» TEXT UNDER STUDY
BEGIN
Space and Missiles

Expanding the boundaries of space habitat design

The Space Architecture Technical Committee focuses on the architectural design of the environments where humans will live and work in space, including facilities, habitats and vehicles.

The past year saw progress on several frontiers, including artificial gravity and larger monolithic modules designed in anticipation of a new generation of super-heavy launchers, as well as rapidly developing inflatable structure technology.

In April, Germany-based Airbus Defence and Space and Austria-based LIQUIFER Systems Group unveiled concepts for the Airbus LOOP  multipurpose orbital module. Plans call for a single cylindrical module 8 meters in diameter and length, divided lengthwise into three sections for a habitation deck, a science deck and a centrifuge for periodic crew sessions in artificial gravity.

In May, Vast of California announced a contract with SpaceX to launch the Haven-1 space station as early as August 2025, and later the first four-person crew that will spend up to 30 days aboard the station. Vast plans for Haven-1 to operate initially as an independent station providing microgravity and lunar-strength artificial gravity environments, with the long-term goal to develop 100-meter-long multimodule artificial gravity stations. In June, NASA announced that it selected Vast as one of seven U.S. companies in its second iteration of the Collaborations for Commercial Space Capabilities initiative, in which the agency will provide “technical expertise, assessments, lessons learned, technologies, and data.”

In June, Alabama-based Above Space Development Corp., formerly known as Orbital Assembly, tested a 1:2-scaled model of its Iota artificial-gravity platform at the air-bearing “flat floor” facility at NASA’s Marshall Space Flight Center in Alabama. The test spun up the model and validated its control systems, software and propulsion system. The full-scale Iota is to be an automated, uncrewed artificial gravity platform for commercial customers in low-Earth orbit as a precursor to larger crewed platforms, such as the company’s planned Pioneer-class station.

Also in June, a consortium of companies led by Voyager Space of Colorado completed the system requirements review for the planned Starlab space station under a Space Act Agreement with NASA. In August, Voyager and Airbus Defence and Space announced they would jointly develop, build and operate Starlab. Virginia-based Hilton Hotels and Resorts is supporting the design and development of crew suites. Plans call for Starlab to achieve initial operational capability in 2028, prior to the decommissioning of the International Space Station.

Lockheed Martin in June conducted a second successful burst test of a subscale model of an inflatable module, reaching a contained pressure of 1,744 kilopascals (253 pounds per square inch or 17.2 atmospheres), nearly six times the maximum operating pressure before its explosive rupture. This followed an earlier test in December 2022. Future test plans include subscale creep and life-span deformation, as well as full-scale burst.

The pool of potential astronauts also widened. In April, John McFall, the world’s first “parastronaut” candidate, participated in a weightless parabolic flight sponsored by the European Space Agency and Novespace in Bordeaux, France. McFall, a world-class paralympic athlete who lost his right leg in a motorcycle accident years ago, was one of 17 astronaut candidates selected by ESA in 2022.

In the suborbital realm, two companies advanced plans to loft tourists to the edge of space with stratospheric balloons and luxurious pressurized capsules. In April, Zephalto of France announced a partnership with the French National Center for Space Studies to develop its balloon and Céleste capsule to carry six passengers and two pilots to an altitude of 25 kilometers (82,000 feet), “above 98% of the atmosphere.” In August, Space Perspective of Florida opened its Seely SpaceBalloon Factory. Its Spaceship Neptune capsule will seat eight passengers and one pilot ascending to 30 km (100,000 feet), “above 99% of the Earth’s atmosphere.”
END
» DATA PROVIDED
BEGIN
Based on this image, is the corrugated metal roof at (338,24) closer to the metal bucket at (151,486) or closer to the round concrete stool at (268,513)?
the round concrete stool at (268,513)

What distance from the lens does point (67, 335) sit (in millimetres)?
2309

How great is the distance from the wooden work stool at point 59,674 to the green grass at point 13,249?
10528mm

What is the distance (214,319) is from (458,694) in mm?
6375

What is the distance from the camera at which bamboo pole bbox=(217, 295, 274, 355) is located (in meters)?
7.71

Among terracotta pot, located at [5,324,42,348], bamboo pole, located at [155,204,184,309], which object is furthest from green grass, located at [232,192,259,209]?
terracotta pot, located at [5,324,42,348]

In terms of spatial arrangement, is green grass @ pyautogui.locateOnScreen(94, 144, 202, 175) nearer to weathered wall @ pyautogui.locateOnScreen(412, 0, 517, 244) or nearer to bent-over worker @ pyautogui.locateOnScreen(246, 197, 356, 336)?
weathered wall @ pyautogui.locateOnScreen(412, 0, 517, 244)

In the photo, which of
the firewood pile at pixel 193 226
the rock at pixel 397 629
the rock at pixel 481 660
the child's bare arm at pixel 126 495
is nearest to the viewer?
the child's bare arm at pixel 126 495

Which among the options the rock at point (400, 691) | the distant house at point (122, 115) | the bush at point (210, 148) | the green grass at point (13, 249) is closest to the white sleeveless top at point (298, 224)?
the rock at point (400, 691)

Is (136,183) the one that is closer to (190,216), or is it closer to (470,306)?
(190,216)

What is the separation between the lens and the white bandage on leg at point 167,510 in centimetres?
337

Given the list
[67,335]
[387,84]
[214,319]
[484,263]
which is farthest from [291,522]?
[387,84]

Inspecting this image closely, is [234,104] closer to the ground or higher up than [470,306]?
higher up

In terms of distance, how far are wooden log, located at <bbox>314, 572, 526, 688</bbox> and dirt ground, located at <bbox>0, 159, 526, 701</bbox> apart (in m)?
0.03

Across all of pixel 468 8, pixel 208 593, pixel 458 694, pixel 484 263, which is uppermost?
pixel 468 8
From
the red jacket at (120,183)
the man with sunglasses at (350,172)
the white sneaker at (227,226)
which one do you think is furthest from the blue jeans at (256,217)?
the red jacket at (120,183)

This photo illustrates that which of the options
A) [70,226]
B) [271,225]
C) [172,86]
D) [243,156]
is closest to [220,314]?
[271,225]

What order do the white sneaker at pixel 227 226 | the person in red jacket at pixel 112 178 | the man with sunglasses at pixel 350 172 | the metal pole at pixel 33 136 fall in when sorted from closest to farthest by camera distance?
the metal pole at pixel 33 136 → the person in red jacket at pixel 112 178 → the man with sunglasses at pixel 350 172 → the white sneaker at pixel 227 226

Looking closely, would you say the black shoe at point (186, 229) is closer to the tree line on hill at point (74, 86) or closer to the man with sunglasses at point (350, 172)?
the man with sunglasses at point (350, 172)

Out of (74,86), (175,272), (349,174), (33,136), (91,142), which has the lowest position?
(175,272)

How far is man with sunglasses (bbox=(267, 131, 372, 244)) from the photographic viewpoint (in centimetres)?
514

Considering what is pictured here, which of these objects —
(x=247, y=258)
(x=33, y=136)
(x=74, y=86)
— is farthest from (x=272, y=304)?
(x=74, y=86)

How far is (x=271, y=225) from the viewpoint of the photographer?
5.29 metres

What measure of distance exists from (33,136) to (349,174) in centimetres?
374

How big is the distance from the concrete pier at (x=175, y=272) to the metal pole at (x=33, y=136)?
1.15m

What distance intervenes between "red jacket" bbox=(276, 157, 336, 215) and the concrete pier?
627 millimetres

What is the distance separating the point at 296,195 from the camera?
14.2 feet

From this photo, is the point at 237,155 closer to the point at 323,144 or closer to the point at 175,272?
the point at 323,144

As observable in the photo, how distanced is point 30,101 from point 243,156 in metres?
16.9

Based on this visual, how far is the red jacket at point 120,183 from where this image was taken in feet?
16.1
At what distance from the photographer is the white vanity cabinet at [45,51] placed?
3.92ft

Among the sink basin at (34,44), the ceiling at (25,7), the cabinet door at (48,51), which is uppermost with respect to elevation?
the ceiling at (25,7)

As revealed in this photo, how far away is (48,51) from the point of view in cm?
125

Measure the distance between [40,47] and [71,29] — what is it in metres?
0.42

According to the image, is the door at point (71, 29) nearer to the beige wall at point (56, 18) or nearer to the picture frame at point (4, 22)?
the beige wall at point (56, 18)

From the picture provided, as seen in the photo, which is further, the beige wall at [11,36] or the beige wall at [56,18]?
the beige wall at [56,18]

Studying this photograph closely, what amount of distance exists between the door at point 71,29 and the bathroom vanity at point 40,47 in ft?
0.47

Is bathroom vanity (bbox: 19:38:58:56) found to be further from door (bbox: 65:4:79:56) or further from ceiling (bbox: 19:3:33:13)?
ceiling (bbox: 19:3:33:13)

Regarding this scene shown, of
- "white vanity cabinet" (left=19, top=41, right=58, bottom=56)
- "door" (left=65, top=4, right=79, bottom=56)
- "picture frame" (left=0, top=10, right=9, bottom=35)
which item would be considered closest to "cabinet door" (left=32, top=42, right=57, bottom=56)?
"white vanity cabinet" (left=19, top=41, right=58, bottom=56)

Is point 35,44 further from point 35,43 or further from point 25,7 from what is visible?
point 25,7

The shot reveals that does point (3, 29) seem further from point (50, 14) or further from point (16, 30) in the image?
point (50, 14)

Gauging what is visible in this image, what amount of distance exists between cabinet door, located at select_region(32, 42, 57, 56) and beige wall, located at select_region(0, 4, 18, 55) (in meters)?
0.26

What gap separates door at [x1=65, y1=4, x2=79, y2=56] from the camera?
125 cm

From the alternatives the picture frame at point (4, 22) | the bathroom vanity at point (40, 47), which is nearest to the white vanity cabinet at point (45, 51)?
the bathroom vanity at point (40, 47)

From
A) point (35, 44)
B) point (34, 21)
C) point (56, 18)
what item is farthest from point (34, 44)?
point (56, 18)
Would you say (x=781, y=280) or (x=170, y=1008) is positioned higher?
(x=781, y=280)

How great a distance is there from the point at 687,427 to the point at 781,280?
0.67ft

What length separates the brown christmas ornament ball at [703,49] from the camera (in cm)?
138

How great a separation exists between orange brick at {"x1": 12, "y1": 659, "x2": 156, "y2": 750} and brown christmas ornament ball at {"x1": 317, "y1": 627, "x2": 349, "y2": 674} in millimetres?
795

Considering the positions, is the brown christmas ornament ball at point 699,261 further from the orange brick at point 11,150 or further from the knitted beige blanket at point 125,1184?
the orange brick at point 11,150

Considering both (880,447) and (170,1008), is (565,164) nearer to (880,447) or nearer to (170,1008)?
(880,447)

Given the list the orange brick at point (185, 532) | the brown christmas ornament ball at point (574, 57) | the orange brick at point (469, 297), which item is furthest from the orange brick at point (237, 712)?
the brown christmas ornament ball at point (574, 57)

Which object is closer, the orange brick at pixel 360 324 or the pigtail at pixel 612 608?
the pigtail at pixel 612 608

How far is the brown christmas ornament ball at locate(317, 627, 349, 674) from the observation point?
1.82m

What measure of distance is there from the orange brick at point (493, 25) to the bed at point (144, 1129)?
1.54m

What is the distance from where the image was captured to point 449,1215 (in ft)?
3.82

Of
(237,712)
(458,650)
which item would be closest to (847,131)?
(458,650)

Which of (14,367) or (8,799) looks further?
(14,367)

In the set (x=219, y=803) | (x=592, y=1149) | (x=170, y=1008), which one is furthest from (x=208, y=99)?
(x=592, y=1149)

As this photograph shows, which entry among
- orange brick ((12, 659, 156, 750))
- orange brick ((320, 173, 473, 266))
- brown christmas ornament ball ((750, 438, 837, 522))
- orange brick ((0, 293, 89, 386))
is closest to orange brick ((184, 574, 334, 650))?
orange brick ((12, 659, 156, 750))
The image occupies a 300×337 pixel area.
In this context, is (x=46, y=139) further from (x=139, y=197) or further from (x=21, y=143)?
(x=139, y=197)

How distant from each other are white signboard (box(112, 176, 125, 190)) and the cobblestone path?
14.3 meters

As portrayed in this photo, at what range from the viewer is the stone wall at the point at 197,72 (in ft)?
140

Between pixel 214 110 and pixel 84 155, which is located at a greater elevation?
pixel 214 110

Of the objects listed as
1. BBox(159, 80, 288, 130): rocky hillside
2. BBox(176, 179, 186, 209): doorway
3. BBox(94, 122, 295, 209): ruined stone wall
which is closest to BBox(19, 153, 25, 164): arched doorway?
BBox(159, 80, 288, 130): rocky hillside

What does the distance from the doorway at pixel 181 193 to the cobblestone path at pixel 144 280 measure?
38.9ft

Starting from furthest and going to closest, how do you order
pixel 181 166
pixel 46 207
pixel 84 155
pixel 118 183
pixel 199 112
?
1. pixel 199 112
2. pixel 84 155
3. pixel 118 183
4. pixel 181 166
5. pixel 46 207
END
» REQUIRED ACTIONS
a - Decide whether each statement agrees with the space habitat article, answering yes or no and quoting the words that decide it: (i) The Airbus LOOP module is planned to be 8 meters in diameter. (ii) Vast's first crew to Haven-1 will have six people. (iii) Starlab is planned to reach initial operational capability in 2030.
b - Please state how many passengers the Spaceship Neptune capsule will seat, according to the space habitat article.

» ANSWERS FOR THIS EXERCISE
a -
(i) Yes: "a single cylindrical module 8 meters in diameter and length"
(ii) No: "the first four-person crew that will spend up to 30 days aboard the station"
(iii) No: "Plans call for Starlab to achieve initial operational capability in 2028"

b - Eight passengers, along with one pilot.